Porsche's Panamera 4 E-Hybrid Sport Turismo combines performance, practicality, comfort and efficiency
Porsche's Panamera 4 E-Hybrid Sport Turismo: Vroom and room on the green mile The Porsche Panamera 4 E-Hybrid Sport Turismo when charged up can run on pure electric mode for about 25km. ST PHOTO: ARIFFIN JAMAR

Porsche says its soon-to-be-launched Taycan electric saloon will drive like a Porsche.

It is a lofty promise, especially since the way a Porsche drives has evolved over time. An air-cooled 911 with the first-generation Tiptronic gearbox does not drive like a modern 911, for one thing. And a Cayenne certainly does not drive like a Boxster.

But we get the drift. All Porsches have an inimitable blend of performance and precision, attributable largely to painstaking tuning of engine, exhaust, chassis and multi-cog transmission.

It gets a bit more challenging though, if a car does not have three of the four main components which determine how it feels at the wheel.

How will such a Porsche drive? For a hint, look to the Stuttgart marque's line-up of plug-in petrol-electric hybrids, such as the Panamera 4 E-Hybrid Sport Turismo tested here.

Like all hybrids, this mouthful of a Porsche has electric drive as well as conventional drive.

"Plug-in" describes its lithium battery's ability to store recuperated power on the go, as well as to be juiced up via a Porsche wall charger or the public charging points available here.

Charged up, the large wagon - in excess of 5m and weighing more than 2.2 tonnes - can move on pure electric mode for about 25km.

It is in this mode which gives us a peek at Porsche's full-electric range, starting with the Taycan. Unlike most hybrids, plug-in or not, the Panamera 4 E-Hybrid Sport Turismo is adequately sporty even in electric mode.

And it has a long coasting distance when your foot is off the throttle.

Its electric motor packs 100kW of power and 400Nm of torque - respectable numbers which allow the massive wagon to keep up with city traffic quite effortlessly.

And rather silently, too - if not for the air-conditioner which sometimes appears louder than it should. Perhaps this is because there is no engine noise to mask it, although none of the other electrified cars have this sound, which seems to emanate from the compressor and not the blowers.

When its 3-litre twin-turbo V6 kicks in, it is with a throaty note and veritable verve. Combined with the electric motor, the Porsche has 462hp and 700Nm of torque at its disposal, making it quicker and faster than its non-hybrid twin.

Driven with conviction, the car's heft is all but gone. In its place is a level of agility and breeziness often associated with its smaller, lighter stablemates.

Rear-wheel steer (a cost option) helps in this respect. The car responds to steering inputs with a dexterity uncommon among cars of its length and wheelbase (2,950mm).

All-wheel-drive allows it to corner neutrally, while its adaptive air suspension system keeps things on even keel under most situations - even if left in the softest damping mode. The cabin is well-insulated against movements and noises associated with bad patches of tarmac.
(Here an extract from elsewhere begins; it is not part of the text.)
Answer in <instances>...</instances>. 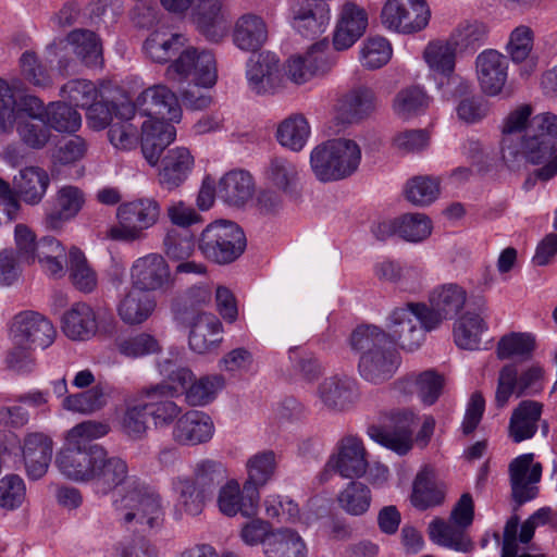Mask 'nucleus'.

On the go, it is a joy to both driver and passengers - a quality many carmakers find elusive because it is hard to find a sweet spot between diametrically opposing values .

The test unit is configured as a four-seater, so rear occupants enjoy plenty of hip room and a decent amount of legroom.

Behind them is 425 litres of easy-to-access cargo space. Need more room? Just flip the rear seats down.

The only things that are a tad jarring are a tyre pressure monitor with persistently false readings and a navigation system with rather rudimentary graphics, amplified by an enormous monitor.

And, of course, like all Porsches, it comes with many cost options. Fitted with all, the car's price goes up by another $95,000 or so.

It will be interesting to see how the Taycan, which has fewer crucial moving parts, will be priced.